Kewajiban Menegakkan Keadilan


Kewajiban Menegakkan Keadilan


"Wahai orang-orang yang beriman, jadilah kamu orang yang benar-benar menegakkan keadilan, menjadi saksi karena Allah walaupun terhadap dirimu sendiri atau ibu bapak dan kaum kerabatmu. Jika ia kaya atau miskin, maka Allah lebih tahu kemaslahatannya. Maka janganlah kamu mengikuti hawa nafsu hingga kamu menyimpang (dari kebenaran). Dan jika kamu memutarbalikkan (kata-kata) atau enggan bersaksi, maka sesungguhnya Allah Maha Mengetahui segala yang kamu kerjakan." (An-Nisaa': 135).
Keadilan adalah kata-kata yang paling sering dikeluhkan banyak orang saat ini. Kata keadilan memiliki berbagai macam definisi menurut persepsi masing-masing. Mereka berusaha menuntut keadilan ditegakkan bagi mereka atas orang-orang yang telah menindas mereka, atau merampas sesuatu yang menjadi milik mereka dan lain sebagainya. Kemudian, kejaksaan berusaha tampil ke depan sebagai pemberi harapan bagi pernuntut keadilan dengan menuntut para pelanggar keadilan dan hak-hak orang lain dengan tuntutan yang seadil-adilnya menurut persepsi mereka. Hakim pun tak kalah sigap dalam bersaing dengan yang lain untuk tampil sebagai penegak keadilan, bahkan mereka berada pada posisi vital tegaknya keadilan. Merekalah ujung tombak penegak keadilan.

▶ CATATAN HASIL EKSTRAKSI:

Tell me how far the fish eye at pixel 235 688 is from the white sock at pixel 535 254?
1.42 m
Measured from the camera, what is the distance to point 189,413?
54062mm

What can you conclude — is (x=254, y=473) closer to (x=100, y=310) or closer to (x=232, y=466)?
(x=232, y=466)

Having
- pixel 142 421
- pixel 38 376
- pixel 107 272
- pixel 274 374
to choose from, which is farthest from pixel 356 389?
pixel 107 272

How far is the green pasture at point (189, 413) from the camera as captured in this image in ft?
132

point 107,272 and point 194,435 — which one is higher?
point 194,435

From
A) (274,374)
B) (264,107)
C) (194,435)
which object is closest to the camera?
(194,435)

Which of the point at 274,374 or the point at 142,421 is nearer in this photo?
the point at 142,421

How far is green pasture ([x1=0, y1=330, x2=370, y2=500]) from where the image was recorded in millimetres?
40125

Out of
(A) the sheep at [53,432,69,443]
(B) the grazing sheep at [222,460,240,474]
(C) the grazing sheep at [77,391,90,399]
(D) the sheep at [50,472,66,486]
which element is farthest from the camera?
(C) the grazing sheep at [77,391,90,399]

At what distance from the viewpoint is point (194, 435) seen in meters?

▶ PETUNJUK 1:
Tentukan apakah setiap pernyataan berikut sesuai dengan kutipan teks tentang keadilan. Jawab ya atau tidak, lalu sertakan kata-kata penentu dari teks.
(a) Hakim berada pada posisi vital bagi tegaknya keadilan.
(b) Kata keadilan hanya memiliki satu definisi yang disepakati semua orang.
(c) Ayat yang dikutip berasal dari surah Al-Baqarah.
▶ PETUNJUK 2:
Jawab pertanyaan berikut berdasarkan kutipan teks tentang keadilan.
(a) Menurut ayat yang dikutip, selain terhadap diri sendiri, terhadap siapa lagi orang beriman tetap harus menjadi saksi karena Allah?
(b) Pihak mana yang berusaha tampil ke depan sebagai pemberi harapan bagi penuntut keadilan?
(c) Siapa yang disebut sebagai ujung tombak penegak keadilan?
▶ PETUNJUK 3: Salin dari kutipan teks tentang keadilan bagian yang diawali kata-kata yang memuat "Keadilan adalah kata-kata" dan diakhiri dengan "tombak penegak keadilan.".

▶ JAWABAN LENGKAP 1:
(a) Ya: "bahkan mereka berada pada posisi vital tegaknya keadilan"
(b) Tidak: "Kata keadilan memiliki berbagai macam definisi menurut persepsi masing-masing."
(c) Tidak: "(An-Nisaa': 135)"

▶ JAWABAN LENGKAP 2:
(a) Terhadap ibu bapak dan kaum kerabat.
(b) Kejaksaan.
(c) Para hakim.

▶ JAWABAN LENGKAP 3:
Keadilan adalah kata-kata yang paling sering dikeluhkan banyak orang saat ini. Kata keadilan memiliki berbagai macam definisi menurut persepsi masing-masing. Mereka berusaha menuntut keadilan ditegakkan bagi mereka atas orang-orang yang telah menindas mereka, atau merampas sesuatu yang menjadi milik mereka dan lain sebagainya. Kemudian, kejaksaan berusaha tampil ke depan sebagai pemberi harapan bagi pernuntut keadilan dengan menuntut para pelanggar keadilan dan hak-hak orang lain dengan tuntutan yang seadil-adilnya menurut persepsi mereka. Hakim pun tak kalah sigap dalam bersaing dengan yang lain untuk tampil sebagai penegak keadilan, bahkan mereka berada pada posisi vital tegaknya keadilan. Merekalah ujung tombak penegak keadilan.